Whether it's Novello's performance or Hitchcock's directing, the character of the Lodger certainly comes out better than his prospective love interest, Daisy, who -- in another ahead-of-its-time gesture -- is played by a woman calling herself June. June doesn't do much in the way of acting. She laughs a lot. I mean a lot. Like a strangely uncomfortable scene wherein her father has fallen off a chair and she continues to laugh and laugh. Mmm, awkward. Every now and then, she's called upon to look vaguely uncertain. That's usually just a segue to a laugh, though. I wasn't a big fan of June's.

I wonder if audiences of the day identified more with Joe, the useless cop portrayed by Malcolm Keen. Quite frankly, Clair and I found him at least as creepy as Novello. With irises so pale as to make his eyes look hollow, a hilariously inept sense of romance (he slaps a pair of handcuffs on Daisy as an expression of interest), and a terrible crime-solving technique, he's just as unsettling as the guy being set up as the potential villain. In a way, the movie puts us in an unusual position from the get-go, with two possible bad guys and a heroine with no range. With no one to necessarily like, this is not a recipe for a great thriller.

This is where Hitchcock really asserts himself.

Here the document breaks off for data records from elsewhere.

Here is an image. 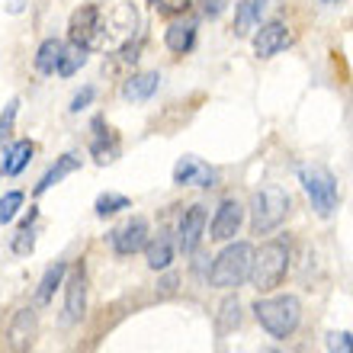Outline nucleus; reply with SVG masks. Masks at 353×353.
<instances>
[{"label":"nucleus","instance_id":"obj_2","mask_svg":"<svg viewBox=\"0 0 353 353\" xmlns=\"http://www.w3.org/2000/svg\"><path fill=\"white\" fill-rule=\"evenodd\" d=\"M254 318L270 337H289L302 321V302L296 296H273L254 302Z\"/></svg>","mask_w":353,"mask_h":353},{"label":"nucleus","instance_id":"obj_22","mask_svg":"<svg viewBox=\"0 0 353 353\" xmlns=\"http://www.w3.org/2000/svg\"><path fill=\"white\" fill-rule=\"evenodd\" d=\"M61 48H65L61 39H46V42L39 46V52H36V71L39 74H55L58 58H61Z\"/></svg>","mask_w":353,"mask_h":353},{"label":"nucleus","instance_id":"obj_4","mask_svg":"<svg viewBox=\"0 0 353 353\" xmlns=\"http://www.w3.org/2000/svg\"><path fill=\"white\" fill-rule=\"evenodd\" d=\"M289 205H292V199H289V193L283 186H263V190H257L251 199V228L257 234L276 232L279 225H283V219L289 215Z\"/></svg>","mask_w":353,"mask_h":353},{"label":"nucleus","instance_id":"obj_30","mask_svg":"<svg viewBox=\"0 0 353 353\" xmlns=\"http://www.w3.org/2000/svg\"><path fill=\"white\" fill-rule=\"evenodd\" d=\"M32 248H36V234H32V228H19L17 234H13V254H32Z\"/></svg>","mask_w":353,"mask_h":353},{"label":"nucleus","instance_id":"obj_3","mask_svg":"<svg viewBox=\"0 0 353 353\" xmlns=\"http://www.w3.org/2000/svg\"><path fill=\"white\" fill-rule=\"evenodd\" d=\"M254 261V248L248 241H234L228 244L219 257H215L212 270H209V283L215 289H238L251 273Z\"/></svg>","mask_w":353,"mask_h":353},{"label":"nucleus","instance_id":"obj_24","mask_svg":"<svg viewBox=\"0 0 353 353\" xmlns=\"http://www.w3.org/2000/svg\"><path fill=\"white\" fill-rule=\"evenodd\" d=\"M84 65H87V48H81V46H74V42H71V46L61 48V58H58L55 74L71 77V74H77Z\"/></svg>","mask_w":353,"mask_h":353},{"label":"nucleus","instance_id":"obj_31","mask_svg":"<svg viewBox=\"0 0 353 353\" xmlns=\"http://www.w3.org/2000/svg\"><path fill=\"white\" fill-rule=\"evenodd\" d=\"M228 7V0H199V10H203L205 19H219Z\"/></svg>","mask_w":353,"mask_h":353},{"label":"nucleus","instance_id":"obj_21","mask_svg":"<svg viewBox=\"0 0 353 353\" xmlns=\"http://www.w3.org/2000/svg\"><path fill=\"white\" fill-rule=\"evenodd\" d=\"M65 273H68V263H52L46 270V276L39 279V289H36V302L39 305H48L52 296H55V289L65 283Z\"/></svg>","mask_w":353,"mask_h":353},{"label":"nucleus","instance_id":"obj_18","mask_svg":"<svg viewBox=\"0 0 353 353\" xmlns=\"http://www.w3.org/2000/svg\"><path fill=\"white\" fill-rule=\"evenodd\" d=\"M164 46H168L174 55L193 52V46H196V23L193 19H174V23L164 29Z\"/></svg>","mask_w":353,"mask_h":353},{"label":"nucleus","instance_id":"obj_32","mask_svg":"<svg viewBox=\"0 0 353 353\" xmlns=\"http://www.w3.org/2000/svg\"><path fill=\"white\" fill-rule=\"evenodd\" d=\"M93 97H97V87H84L81 93H74V100H71V106H68V110H71V112L87 110V106L93 103Z\"/></svg>","mask_w":353,"mask_h":353},{"label":"nucleus","instance_id":"obj_37","mask_svg":"<svg viewBox=\"0 0 353 353\" xmlns=\"http://www.w3.org/2000/svg\"><path fill=\"white\" fill-rule=\"evenodd\" d=\"M325 3H334V0H325Z\"/></svg>","mask_w":353,"mask_h":353},{"label":"nucleus","instance_id":"obj_28","mask_svg":"<svg viewBox=\"0 0 353 353\" xmlns=\"http://www.w3.org/2000/svg\"><path fill=\"white\" fill-rule=\"evenodd\" d=\"M148 3L158 10L161 17H183L186 10L193 7V0H148Z\"/></svg>","mask_w":353,"mask_h":353},{"label":"nucleus","instance_id":"obj_10","mask_svg":"<svg viewBox=\"0 0 353 353\" xmlns=\"http://www.w3.org/2000/svg\"><path fill=\"white\" fill-rule=\"evenodd\" d=\"M244 222V209L238 199H225L219 209H215L212 215V225H209V238L212 241H232L234 234H238V228H241Z\"/></svg>","mask_w":353,"mask_h":353},{"label":"nucleus","instance_id":"obj_35","mask_svg":"<svg viewBox=\"0 0 353 353\" xmlns=\"http://www.w3.org/2000/svg\"><path fill=\"white\" fill-rule=\"evenodd\" d=\"M23 7H26V0H10V13H19V10H23Z\"/></svg>","mask_w":353,"mask_h":353},{"label":"nucleus","instance_id":"obj_6","mask_svg":"<svg viewBox=\"0 0 353 353\" xmlns=\"http://www.w3.org/2000/svg\"><path fill=\"white\" fill-rule=\"evenodd\" d=\"M135 26H139V13L132 3H122V7L110 10L100 17V36H97V48H122L129 46L132 36H135Z\"/></svg>","mask_w":353,"mask_h":353},{"label":"nucleus","instance_id":"obj_1","mask_svg":"<svg viewBox=\"0 0 353 353\" xmlns=\"http://www.w3.org/2000/svg\"><path fill=\"white\" fill-rule=\"evenodd\" d=\"M289 273V244L283 238H273V241L261 244V251H254V261H251V286L257 292H270L276 289Z\"/></svg>","mask_w":353,"mask_h":353},{"label":"nucleus","instance_id":"obj_29","mask_svg":"<svg viewBox=\"0 0 353 353\" xmlns=\"http://www.w3.org/2000/svg\"><path fill=\"white\" fill-rule=\"evenodd\" d=\"M327 353H353L350 331H331V334H327Z\"/></svg>","mask_w":353,"mask_h":353},{"label":"nucleus","instance_id":"obj_17","mask_svg":"<svg viewBox=\"0 0 353 353\" xmlns=\"http://www.w3.org/2000/svg\"><path fill=\"white\" fill-rule=\"evenodd\" d=\"M161 87V74L158 71H141V74H132L125 84H122V97L129 103H148Z\"/></svg>","mask_w":353,"mask_h":353},{"label":"nucleus","instance_id":"obj_34","mask_svg":"<svg viewBox=\"0 0 353 353\" xmlns=\"http://www.w3.org/2000/svg\"><path fill=\"white\" fill-rule=\"evenodd\" d=\"M158 286H161V296H170V292L176 289V273H168V276L161 279Z\"/></svg>","mask_w":353,"mask_h":353},{"label":"nucleus","instance_id":"obj_26","mask_svg":"<svg viewBox=\"0 0 353 353\" xmlns=\"http://www.w3.org/2000/svg\"><path fill=\"white\" fill-rule=\"evenodd\" d=\"M93 209H97V215H116V212H122V209H132V199L122 193H103Z\"/></svg>","mask_w":353,"mask_h":353},{"label":"nucleus","instance_id":"obj_5","mask_svg":"<svg viewBox=\"0 0 353 353\" xmlns=\"http://www.w3.org/2000/svg\"><path fill=\"white\" fill-rule=\"evenodd\" d=\"M299 180H302V190L312 199V209L321 219H331L337 209V176L325 164H302L299 168Z\"/></svg>","mask_w":353,"mask_h":353},{"label":"nucleus","instance_id":"obj_27","mask_svg":"<svg viewBox=\"0 0 353 353\" xmlns=\"http://www.w3.org/2000/svg\"><path fill=\"white\" fill-rule=\"evenodd\" d=\"M19 205H23V193H19V190H10V193L0 199V225L13 222L19 212Z\"/></svg>","mask_w":353,"mask_h":353},{"label":"nucleus","instance_id":"obj_8","mask_svg":"<svg viewBox=\"0 0 353 353\" xmlns=\"http://www.w3.org/2000/svg\"><path fill=\"white\" fill-rule=\"evenodd\" d=\"M36 334H39V315L36 308H19L13 321H10V331H7V344L13 353H29L32 344H36Z\"/></svg>","mask_w":353,"mask_h":353},{"label":"nucleus","instance_id":"obj_7","mask_svg":"<svg viewBox=\"0 0 353 353\" xmlns=\"http://www.w3.org/2000/svg\"><path fill=\"white\" fill-rule=\"evenodd\" d=\"M100 17L103 10L97 3H84V7H77L71 13V23H68V36L71 42L81 48H97V36H100Z\"/></svg>","mask_w":353,"mask_h":353},{"label":"nucleus","instance_id":"obj_9","mask_svg":"<svg viewBox=\"0 0 353 353\" xmlns=\"http://www.w3.org/2000/svg\"><path fill=\"white\" fill-rule=\"evenodd\" d=\"M110 241H112V251L119 254V257H129V254L141 251L148 244V219H141V215L129 219L116 232H110Z\"/></svg>","mask_w":353,"mask_h":353},{"label":"nucleus","instance_id":"obj_20","mask_svg":"<svg viewBox=\"0 0 353 353\" xmlns=\"http://www.w3.org/2000/svg\"><path fill=\"white\" fill-rule=\"evenodd\" d=\"M32 151H36V148H32V141H29V139L13 141V145H10V148L3 151V158H0V170H3L7 176H17L19 170H23V168L29 164Z\"/></svg>","mask_w":353,"mask_h":353},{"label":"nucleus","instance_id":"obj_15","mask_svg":"<svg viewBox=\"0 0 353 353\" xmlns=\"http://www.w3.org/2000/svg\"><path fill=\"white\" fill-rule=\"evenodd\" d=\"M90 129H93V139H90L93 161H97V164H110V161L119 158V139L112 135V129H106V125H103L100 116L93 119Z\"/></svg>","mask_w":353,"mask_h":353},{"label":"nucleus","instance_id":"obj_12","mask_svg":"<svg viewBox=\"0 0 353 353\" xmlns=\"http://www.w3.org/2000/svg\"><path fill=\"white\" fill-rule=\"evenodd\" d=\"M174 183L176 186H203V190H209V186L219 183V170L209 168L205 161L199 158H180L174 168Z\"/></svg>","mask_w":353,"mask_h":353},{"label":"nucleus","instance_id":"obj_33","mask_svg":"<svg viewBox=\"0 0 353 353\" xmlns=\"http://www.w3.org/2000/svg\"><path fill=\"white\" fill-rule=\"evenodd\" d=\"M17 106H19V103L13 100L7 106V112L0 116V139H7V135H10V125H13V116H17Z\"/></svg>","mask_w":353,"mask_h":353},{"label":"nucleus","instance_id":"obj_11","mask_svg":"<svg viewBox=\"0 0 353 353\" xmlns=\"http://www.w3.org/2000/svg\"><path fill=\"white\" fill-rule=\"evenodd\" d=\"M251 42H254V55L257 58H273V55H279V52L289 46V26L286 23H279V19L263 23V26L254 29Z\"/></svg>","mask_w":353,"mask_h":353},{"label":"nucleus","instance_id":"obj_13","mask_svg":"<svg viewBox=\"0 0 353 353\" xmlns=\"http://www.w3.org/2000/svg\"><path fill=\"white\" fill-rule=\"evenodd\" d=\"M203 232H205V209H203V205H190V212L180 219V234H176L180 251H183V254H196V251H199Z\"/></svg>","mask_w":353,"mask_h":353},{"label":"nucleus","instance_id":"obj_14","mask_svg":"<svg viewBox=\"0 0 353 353\" xmlns=\"http://www.w3.org/2000/svg\"><path fill=\"white\" fill-rule=\"evenodd\" d=\"M84 308H87V279H84V270H74L71 279L65 283V325L81 321Z\"/></svg>","mask_w":353,"mask_h":353},{"label":"nucleus","instance_id":"obj_19","mask_svg":"<svg viewBox=\"0 0 353 353\" xmlns=\"http://www.w3.org/2000/svg\"><path fill=\"white\" fill-rule=\"evenodd\" d=\"M77 168H81V158H77L74 151H68V154H61V158H58L55 164H52V168H48L46 174H42V180H39V183H36V196L48 193L52 186H55V183H61V180H65L68 174H74Z\"/></svg>","mask_w":353,"mask_h":353},{"label":"nucleus","instance_id":"obj_36","mask_svg":"<svg viewBox=\"0 0 353 353\" xmlns=\"http://www.w3.org/2000/svg\"><path fill=\"white\" fill-rule=\"evenodd\" d=\"M263 353H279V350H263Z\"/></svg>","mask_w":353,"mask_h":353},{"label":"nucleus","instance_id":"obj_25","mask_svg":"<svg viewBox=\"0 0 353 353\" xmlns=\"http://www.w3.org/2000/svg\"><path fill=\"white\" fill-rule=\"evenodd\" d=\"M238 325H241V302H238V299H225L222 312H219V331L228 334V331H234Z\"/></svg>","mask_w":353,"mask_h":353},{"label":"nucleus","instance_id":"obj_16","mask_svg":"<svg viewBox=\"0 0 353 353\" xmlns=\"http://www.w3.org/2000/svg\"><path fill=\"white\" fill-rule=\"evenodd\" d=\"M263 10H267V0H238V7H234V36H254V29L261 26Z\"/></svg>","mask_w":353,"mask_h":353},{"label":"nucleus","instance_id":"obj_23","mask_svg":"<svg viewBox=\"0 0 353 353\" xmlns=\"http://www.w3.org/2000/svg\"><path fill=\"white\" fill-rule=\"evenodd\" d=\"M148 248V267L151 270H168L170 267V261H174V241H170L168 234H158V241H151V244H145Z\"/></svg>","mask_w":353,"mask_h":353}]
</instances>
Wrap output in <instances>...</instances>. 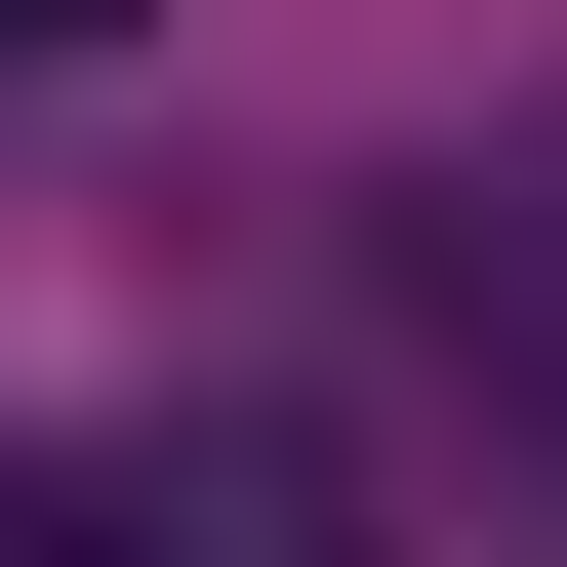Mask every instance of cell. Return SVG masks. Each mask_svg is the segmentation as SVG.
<instances>
[{
	"label": "cell",
	"mask_w": 567,
	"mask_h": 567,
	"mask_svg": "<svg viewBox=\"0 0 567 567\" xmlns=\"http://www.w3.org/2000/svg\"><path fill=\"white\" fill-rule=\"evenodd\" d=\"M405 365H446L486 486H567V122L527 163H405Z\"/></svg>",
	"instance_id": "1"
},
{
	"label": "cell",
	"mask_w": 567,
	"mask_h": 567,
	"mask_svg": "<svg viewBox=\"0 0 567 567\" xmlns=\"http://www.w3.org/2000/svg\"><path fill=\"white\" fill-rule=\"evenodd\" d=\"M0 41H122V0H0Z\"/></svg>",
	"instance_id": "2"
}]
</instances>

With no vested interest in any of our leads, he still builds the suspense. It's never daytime in The Lodger's London. The populace is following news of the murders with rabid interest. Someone we suspect is actually innocent. Hitch knows how to play to the crowd. Sometimes I got bored during the movie, but I never lost interest in the outcome.

Did I say bored? Yeah, that's the real problem. Perhaps one of the greatest tricks as a viewer today is to get into the mindset of a viewer back then. Because even to an open-minded fellow like myself, The Lodger moves at a positively glacial pace.
There's very little dialogue (and for a silent film, that's saying something) and almost no action, so we're left with a great many static shots of people looking, waiting, building up a sense of importance that doesn't always pay off.

This is what kind of makes me think I enjoyed The Pleasure Garden a little bit more. This story is less melodramatic. The acting -- June aside -- is better. But The Lodger doesn't move. When the climactic chase scene finally comes, it ought to be the culmination. Instead, it's a relief.

Still, he's learning. Hitchcock told the famed director and journalist François Truffaut that he considered The Lodger to be his first movie. If so, it's a very assured debut. And it bodes well for things to come.

Of course, I don't want to give anything away.